Clifftop had not changed. The barrier was still there. The lobby was still clean, still bright, still empty.

Astrid had the electronic key they’d made on that first night. She found the suite, opened the door, and collapsed inside onto the bed.

She lay there, panting, staring up at the blank ceiling. The bed was soft. The air-conditioning hummed.

She could explain away the words Drake had put in her mouth. They were meaningless words. Just words. Little Pete didn’t care.

But she could not explain away the fear. It shamed her.

She put a cold hand to her face, to see if it really was as hot as it was in her imagination.

“Where are we going, Sam?” Quinn asked anxiously. They were moving at an easy lope, not an all-out run, but a jog they could sustain.

Sam was leading them straight through town, straight through the plaza, as if indifferent to pursuit.

“We’re going to find Astrid before Drake does,” Sam said.

“Let’s go check her house.”

“No. The good thing about a genius is, you don’t have to wonder if she’s doing the stupid thing. She’ll know she has to get out of her house.”

“Where would she go?”

Sam thought for a moment. “Power plant.”

“The power plant?”

“Yeah. So we’re going to grab a boat and head up the coast.”

“Okay. But, brah…I mean, dude, shouldn’t we be a little more sneaky instead of just running right through town?”

Sam didn’t answer him. Part of the reason he was going in a straight line rather than being sneaky was that he hoped to pick up Edilio at the fire station. The other was that he needed to know whether Quinn would betray him the first chance he got.

And there was a matter of tactics that Sam understood intuitively: Caine had more power, so Sam would need more speed. The longer he let the game go on, the more likely it was that Caine would win.

They reached the fire station. Edilio was sitting in the cab of the fire engine with the engine running. He spotted Sam and Quinn and leaned out of the window. “Good timing, man, I’m going to try it out, take it on a…” He fell silent when he saw Sam’s blood-streaked face.

“Edilio. Come on. We have to go.”

“Okay, man, just let me get—”

“No. I mean right now. Drake’s looking for Astrid. He’s going to kill her.”

Edilio jumped down from the fire engine. “Where to?”

“The marina. We’re going to take a boat. I think Astrid will head for the power plant.”

The three of them jogged toward the marina. Sam knew that Orc and Howard were up at the school with Caine. Drake was on his way to Astrid’s house. That would leave a few thugs still roaming loose, but Sam wasn’t too worried about any of them.

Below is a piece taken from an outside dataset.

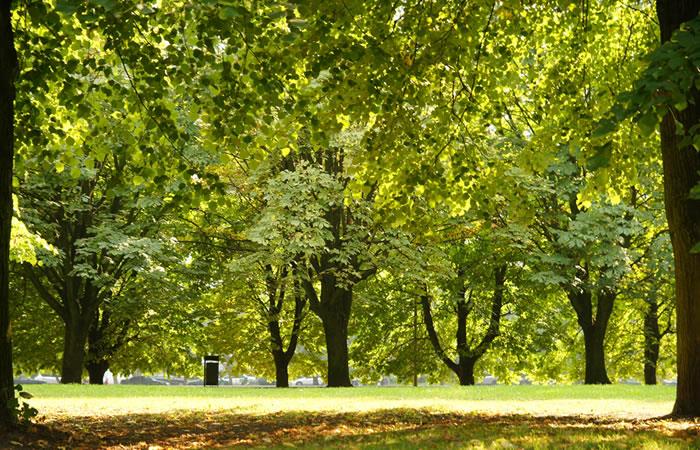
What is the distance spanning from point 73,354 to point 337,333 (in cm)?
820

They spotted Mallet and a Coates kid lounging on the steps of town hall. Neither challenged them as they ran past.

The marina wasn’t large, just forty slips, about half of them full. There was a drydock, and the rattling, rusty, tin warehouse that had once been a cannery and now housed boat-repair shops. A lot of boats were up out of the water on blocks, looking ungainly and like a stiff breeze might topple them.

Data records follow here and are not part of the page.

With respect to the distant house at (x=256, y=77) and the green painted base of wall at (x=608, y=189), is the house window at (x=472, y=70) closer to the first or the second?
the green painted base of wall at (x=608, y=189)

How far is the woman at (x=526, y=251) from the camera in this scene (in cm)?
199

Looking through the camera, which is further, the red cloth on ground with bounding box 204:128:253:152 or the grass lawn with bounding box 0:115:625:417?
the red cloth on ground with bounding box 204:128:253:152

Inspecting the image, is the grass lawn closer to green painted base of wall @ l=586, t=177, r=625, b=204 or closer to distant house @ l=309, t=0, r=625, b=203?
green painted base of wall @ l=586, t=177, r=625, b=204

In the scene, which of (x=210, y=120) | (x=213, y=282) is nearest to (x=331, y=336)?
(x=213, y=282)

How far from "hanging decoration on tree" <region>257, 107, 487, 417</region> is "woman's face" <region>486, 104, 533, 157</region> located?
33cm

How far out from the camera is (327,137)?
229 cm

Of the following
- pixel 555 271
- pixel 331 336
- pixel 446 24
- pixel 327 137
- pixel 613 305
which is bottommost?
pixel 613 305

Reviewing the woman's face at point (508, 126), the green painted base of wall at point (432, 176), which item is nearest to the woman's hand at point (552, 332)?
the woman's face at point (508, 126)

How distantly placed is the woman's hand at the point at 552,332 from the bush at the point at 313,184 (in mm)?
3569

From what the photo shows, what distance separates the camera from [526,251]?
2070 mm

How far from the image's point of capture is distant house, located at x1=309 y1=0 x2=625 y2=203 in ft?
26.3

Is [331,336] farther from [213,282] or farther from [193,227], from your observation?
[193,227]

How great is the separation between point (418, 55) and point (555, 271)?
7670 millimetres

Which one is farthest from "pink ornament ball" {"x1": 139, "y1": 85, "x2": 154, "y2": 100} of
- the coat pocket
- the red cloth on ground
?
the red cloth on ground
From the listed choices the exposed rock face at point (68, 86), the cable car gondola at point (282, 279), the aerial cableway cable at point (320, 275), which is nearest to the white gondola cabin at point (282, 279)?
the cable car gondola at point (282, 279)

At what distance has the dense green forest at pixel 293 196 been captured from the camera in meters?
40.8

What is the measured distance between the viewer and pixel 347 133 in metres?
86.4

No one was there. No one was blocking their path.

“What do we take?” Sam wondered. He had reached his first goal, but he knew nothing about boats. He looked to Edilio and got a shrug.

“Okay. Something that will carry five people. Motorboat. With a full tank of gas. Quinn, take the boats on the right, Edilio, left. I’ll go to the end of the dock and work back. Go.”

They split up and started working their way along, jumping into each likely looking boat, looking for keys, trying to figure out how to check the gas as time ticked away.

In his mind’s eye Sam saw Drake searching Astrid’s house. A gun in his hand. He would be slowed down a little by fear that Astrid and Little Pete would simply teleport again. Drake wouldn’t know that Little Pete was not really in control of his powers, so he would try to be stealthy, he would be patient.

That was good. The more uncertainty Drake had, the slower he’d go.

Suddenly an engine roared to life. Sam jumped back onto the dock from the boat he’d been exploring. He raced back along the dock and found Quinn sitting proudly in a Boston Whaler, an open motorboat.